NORTH KINGSTOWN, Rhode Island — State officials said Monday that the beginning of construction of what could be the nation's first offshore wind farm will bring hundreds of jobs to Rhode Island and position the state as a leader for a growing industry.

Deepwater Wind plans to start construction off Block Island this summer, so the five-turbine wind farm can begin operating in the fall of 2016.

Gov. Gina Raimondo and the state's congressional delegation met with Deepwater Wind officials Monday at Specialty Diving Services, Inc., in North Kingstown. Welders are working on foundation components for the wind farm.

"This is an opportunity to create jobs in a new industry, in a growth industry," Raimondo said. "And it's an opportunity for us, the state of Rhode Island, to stake out real leadership in this growing industry."

Deepwater Wind said the project will create about 300 construction jobs in Rhode Island and power about 17,000 homes. It's one of several offshore wind farm projects in the works along the Eastern seaboard.

"This is just the start of something much bigger," CEO Jeffrey Grybowski said.

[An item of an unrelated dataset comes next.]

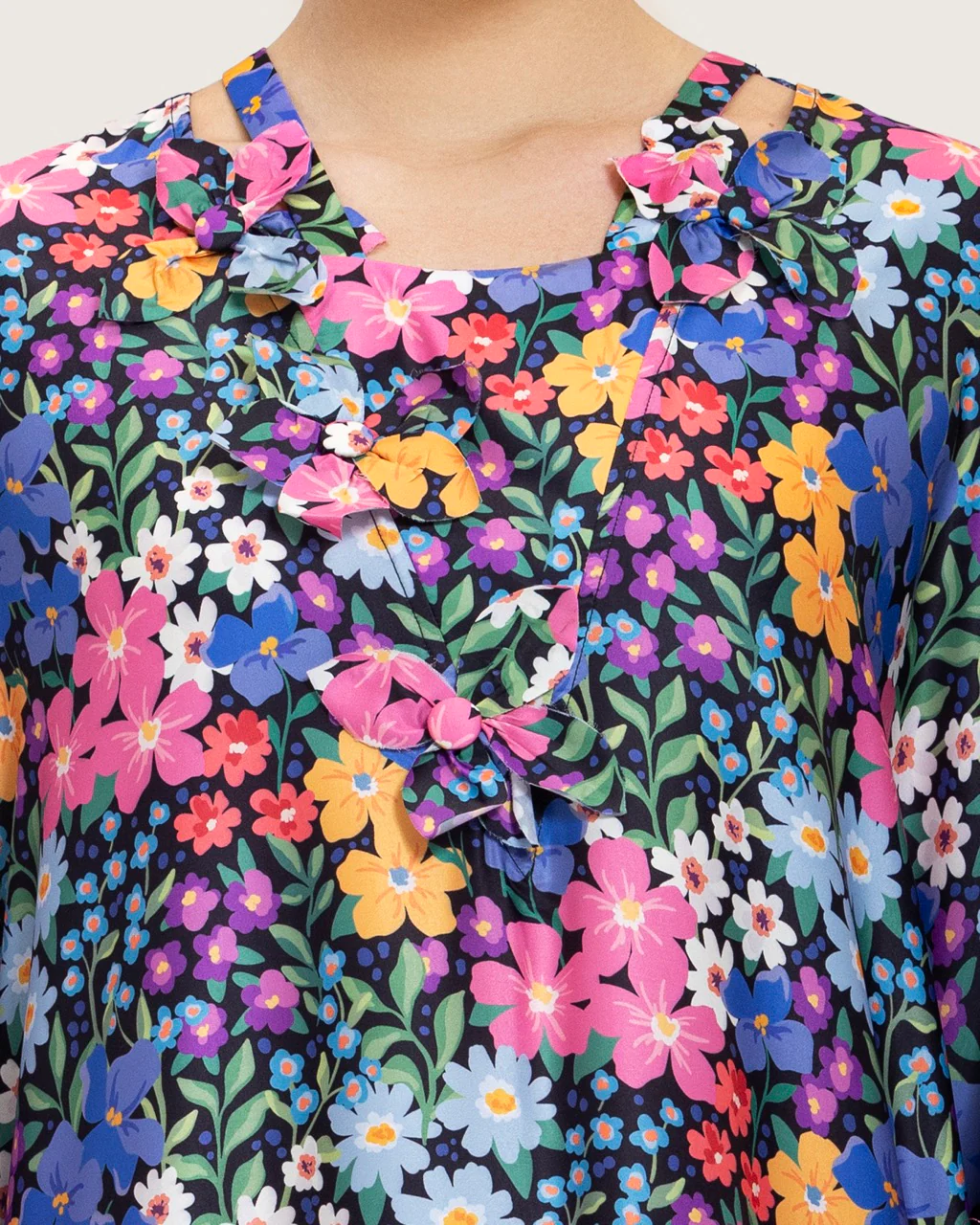 Colorful Satin Printed Dress with Fringes & 3D Floral Details - Image 8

The company also plans to build a wind farm of at least 200 turbines between Block Island and Martha's Vineyard. Cape Wind is planning for a 130-turbine wind farm off the coast of Cape Cod, though the future of that project is in doubt.

U.S. Sen. Jack Reed said the start of construction for the Block Island project is "a great first" for the nation, and for the future of Rhode Island.

"We need to lead rather than follow," he said. "Today Rhode Island is leading the way."

Twenty five people at Specialty Diving Services are working on the contract, said company President Nicholas Tanionos. Tanionos said the total workforce fluctuates between 40 and 60 people, on average.